Prices and fees
AMM protocol is based on the “Constant Product” formula:
$x * y = k$
where
$x$
and
$y$
are reserve balances, and k is the invariant that remains unchanged during the trading operation. This formula underlies how the exchange price is calculated.
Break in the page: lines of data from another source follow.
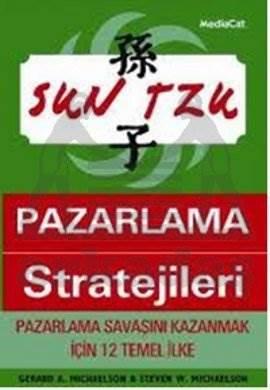 Sun Tzu Pazarlama Stratejileri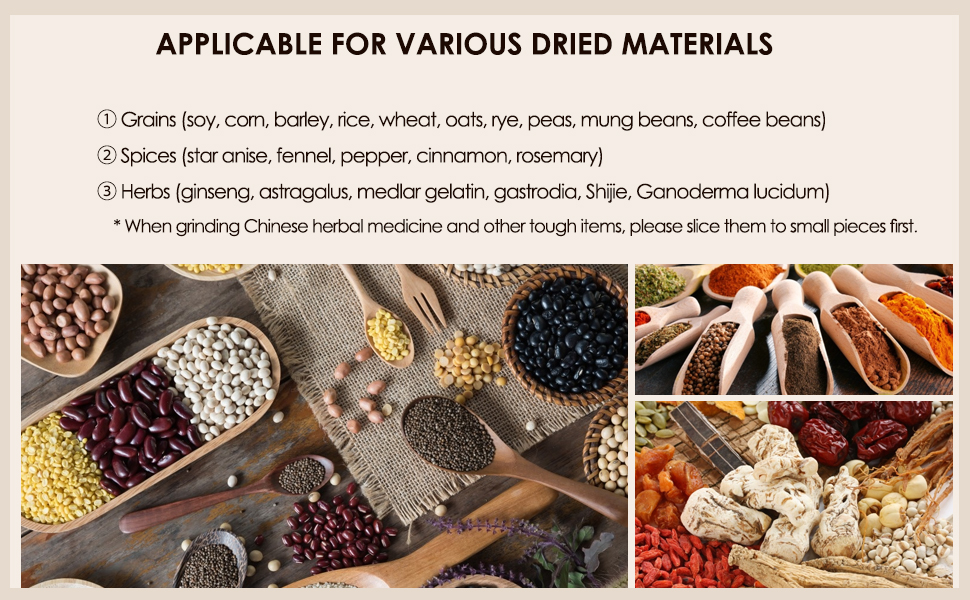 The grinder can deal with various dried materials.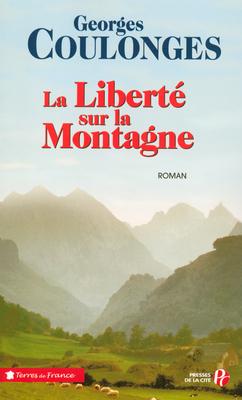La liberté sur la montagne (Les chemins de nos pères, #3) Georges Coulonges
For example, the case where the initial reserves are
$x$
of token AAA and
$y$
of token BBB and the user sells aaa of token AAA. If no fees are charged, then the received amount of
$b$
is:
$\begin{cases} x*y=k \\ (x+a)*(y-b)=k \end{cases}\\ x*y=(x+a)*(y-b) \\ x*y=x*y+a*y-b*(x+a) \\ b*(x+a)=a*y \\ b=a*y/(x+a)$
Then the price is
$p=(x+a)/y$
tokens AAA per token BBB. With fee charge things will be slightly different:
$\begin{cases} x*y=k \\ (x+0.997*a)*(y-b)=k \end{cases}\\ x*y=(x+0.997*a)*(y-b) \\ x*y=x*y+0.997*a*y-b*(x+0.997*a) \\ b*(x+0.997*a)=0.997*a*y \\ b=0.997*a*y/(x+0.997*a)$
The price is then
$p=(x+0.997a)/(0.997y)$
tokens AAA per token BBB. The fee goes to the pool, increases the reserves, and thereby increases the
$k$
invariant. It entails the growth of the value underlying each share and becomes the source of LP providers' gains.
If price altering results in significant differences between internal and external market prices, arbitrage opportunities will push the price back to the rational value.